→ **Task to carry out**: Skip the pictures and repeat each line of the data exactly.

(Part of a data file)

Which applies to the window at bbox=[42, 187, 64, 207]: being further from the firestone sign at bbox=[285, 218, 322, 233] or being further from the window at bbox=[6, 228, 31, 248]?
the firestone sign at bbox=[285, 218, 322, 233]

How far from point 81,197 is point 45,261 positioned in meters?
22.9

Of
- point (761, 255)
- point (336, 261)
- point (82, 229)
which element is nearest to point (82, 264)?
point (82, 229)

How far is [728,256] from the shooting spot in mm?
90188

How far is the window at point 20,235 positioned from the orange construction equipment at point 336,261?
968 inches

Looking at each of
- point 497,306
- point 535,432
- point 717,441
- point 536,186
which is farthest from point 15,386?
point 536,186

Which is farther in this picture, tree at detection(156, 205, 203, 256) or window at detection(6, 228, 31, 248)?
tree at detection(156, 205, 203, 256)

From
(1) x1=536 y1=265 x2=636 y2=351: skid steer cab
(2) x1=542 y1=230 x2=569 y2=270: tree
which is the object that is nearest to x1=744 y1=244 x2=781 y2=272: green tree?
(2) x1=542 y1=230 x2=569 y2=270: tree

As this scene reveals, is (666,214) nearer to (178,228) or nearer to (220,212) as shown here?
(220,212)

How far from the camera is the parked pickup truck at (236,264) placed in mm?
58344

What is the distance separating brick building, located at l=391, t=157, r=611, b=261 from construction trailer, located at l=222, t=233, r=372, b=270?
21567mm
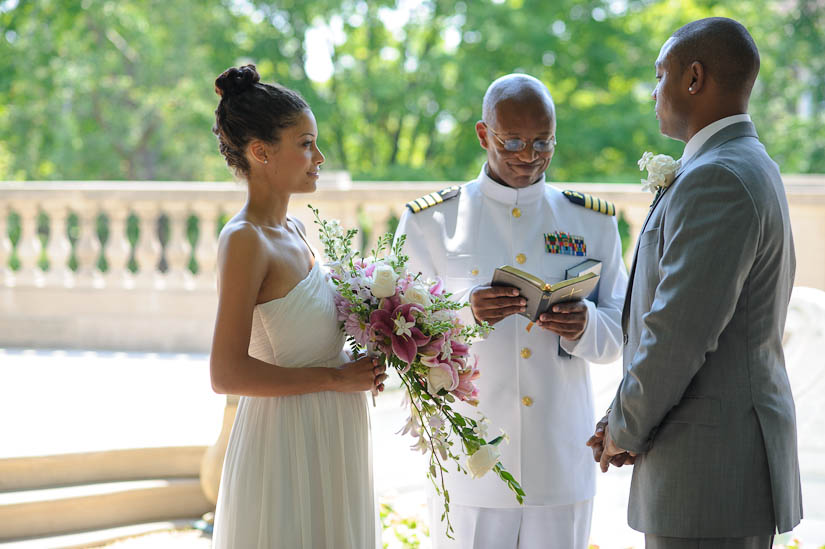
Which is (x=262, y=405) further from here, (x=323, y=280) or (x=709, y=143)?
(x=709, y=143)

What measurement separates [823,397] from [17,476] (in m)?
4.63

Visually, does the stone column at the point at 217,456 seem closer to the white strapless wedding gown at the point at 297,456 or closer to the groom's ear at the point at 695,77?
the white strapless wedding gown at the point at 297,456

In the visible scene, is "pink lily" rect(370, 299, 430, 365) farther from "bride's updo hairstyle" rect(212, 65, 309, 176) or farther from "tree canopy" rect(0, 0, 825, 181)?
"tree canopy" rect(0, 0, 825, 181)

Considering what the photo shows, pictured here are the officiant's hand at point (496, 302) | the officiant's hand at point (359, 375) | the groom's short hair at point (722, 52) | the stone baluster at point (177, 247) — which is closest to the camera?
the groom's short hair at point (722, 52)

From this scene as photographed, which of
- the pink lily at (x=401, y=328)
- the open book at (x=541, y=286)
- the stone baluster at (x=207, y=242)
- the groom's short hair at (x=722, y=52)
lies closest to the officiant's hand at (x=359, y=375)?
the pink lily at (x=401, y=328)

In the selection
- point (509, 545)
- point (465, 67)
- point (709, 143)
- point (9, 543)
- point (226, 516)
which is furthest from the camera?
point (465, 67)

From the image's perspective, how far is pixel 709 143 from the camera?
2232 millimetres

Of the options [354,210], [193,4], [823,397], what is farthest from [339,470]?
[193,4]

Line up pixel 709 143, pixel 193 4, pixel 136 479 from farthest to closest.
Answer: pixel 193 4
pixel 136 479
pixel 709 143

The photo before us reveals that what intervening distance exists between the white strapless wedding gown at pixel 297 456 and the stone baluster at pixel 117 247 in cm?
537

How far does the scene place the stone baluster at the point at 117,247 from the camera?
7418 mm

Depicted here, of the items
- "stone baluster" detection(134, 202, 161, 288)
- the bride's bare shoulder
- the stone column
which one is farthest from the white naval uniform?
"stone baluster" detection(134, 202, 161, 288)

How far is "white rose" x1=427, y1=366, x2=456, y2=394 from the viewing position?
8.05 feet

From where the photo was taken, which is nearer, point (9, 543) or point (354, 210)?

→ **Written solution**:
Which applies to the window at bbox=[42, 187, 64, 207]: being further from the firestone sign at bbox=[285, 218, 322, 233] or being further from the window at bbox=[6, 228, 31, 248]?
the firestone sign at bbox=[285, 218, 322, 233]

How far from point 81,197 is point 45,261 positioned in meters?
22.9

Of
- point (761, 255)
- point (336, 261)
- point (82, 229)
which element is nearest to point (82, 264)?
point (82, 229)

How far is [728,256] from the shooting spot in mm?
90188

How far is the window at point 20,235 positioned from the orange construction equipment at point 336,261?
968 inches

Looking at each of
- point 497,306
- point 535,432
- point 717,441
- point 536,186
which is farthest from point 15,386?
point 536,186

Which is farther in this picture, tree at detection(156, 205, 203, 256) or window at detection(6, 228, 31, 248)?
tree at detection(156, 205, 203, 256)

From
(1) x1=536 y1=265 x2=636 y2=351: skid steer cab
(2) x1=542 y1=230 x2=569 y2=270: tree
which is the object that is nearest to x1=744 y1=244 x2=781 y2=272: green tree?
(2) x1=542 y1=230 x2=569 y2=270: tree

As this scene reveals, is (666,214) nearer to (178,228) or nearer to (220,212) as shown here?
(220,212)

How far from the camera is the parked pickup truck at (236,264) placed in mm?
58344

What is the distance separating brick building, located at l=391, t=157, r=611, b=261 from construction trailer, located at l=222, t=233, r=372, b=270?
21567mm
Which is (x=262, y=405) further from here, (x=323, y=280) or (x=709, y=143)?
(x=709, y=143)

What measurement separates [823,397] from [17,476] (in m)?
4.63

Visually, does the stone column at the point at 217,456 seem closer to the white strapless wedding gown at the point at 297,456 or closer to the groom's ear at the point at 695,77?
the white strapless wedding gown at the point at 297,456

In the visible scene, is "pink lily" rect(370, 299, 430, 365) farther from "bride's updo hairstyle" rect(212, 65, 309, 176) or farther from "tree canopy" rect(0, 0, 825, 181)?
"tree canopy" rect(0, 0, 825, 181)

Considering what the photo shows, pictured here are the officiant's hand at point (496, 302) | the officiant's hand at point (359, 375) | the groom's short hair at point (722, 52) | the stone baluster at point (177, 247) — which is closest to the camera?
the groom's short hair at point (722, 52)

From this scene as photographed, which of
- the pink lily at (x=401, y=328)
- the open book at (x=541, y=286)
- the stone baluster at (x=207, y=242)
- the groom's short hair at (x=722, y=52)
lies closest to the officiant's hand at (x=359, y=375)?
the pink lily at (x=401, y=328)

In the selection
- point (509, 545)
- point (465, 67)
- point (709, 143)
- point (9, 543)
- point (226, 516)
which is furthest from the camera?
point (465, 67)

From the image's perspective, how far is pixel 709 143 from the camera?
2232 millimetres

Of the options [354,210], [193,4], [823,397], what is farthest from [339,470]?
[193,4]

Line up pixel 709 143, pixel 193 4, pixel 136 479 from farthest to closest.
Answer: pixel 193 4
pixel 136 479
pixel 709 143

The photo before us reveals that what intervening distance exists between the white strapless wedding gown at pixel 297 456 and the stone baluster at pixel 117 247 in cm?
537

How far does the scene place the stone baluster at the point at 117,247 from the camera?
7418 mm

Depicted here, of the items
- "stone baluster" detection(134, 202, 161, 288)
- the bride's bare shoulder
- the stone column
which one is farthest from the white naval uniform?
"stone baluster" detection(134, 202, 161, 288)

How far is "white rose" x1=427, y1=366, x2=456, y2=394 from the viewing position?
8.05 feet

From where the photo was taken, which is nearer, point (9, 543) or point (354, 210)?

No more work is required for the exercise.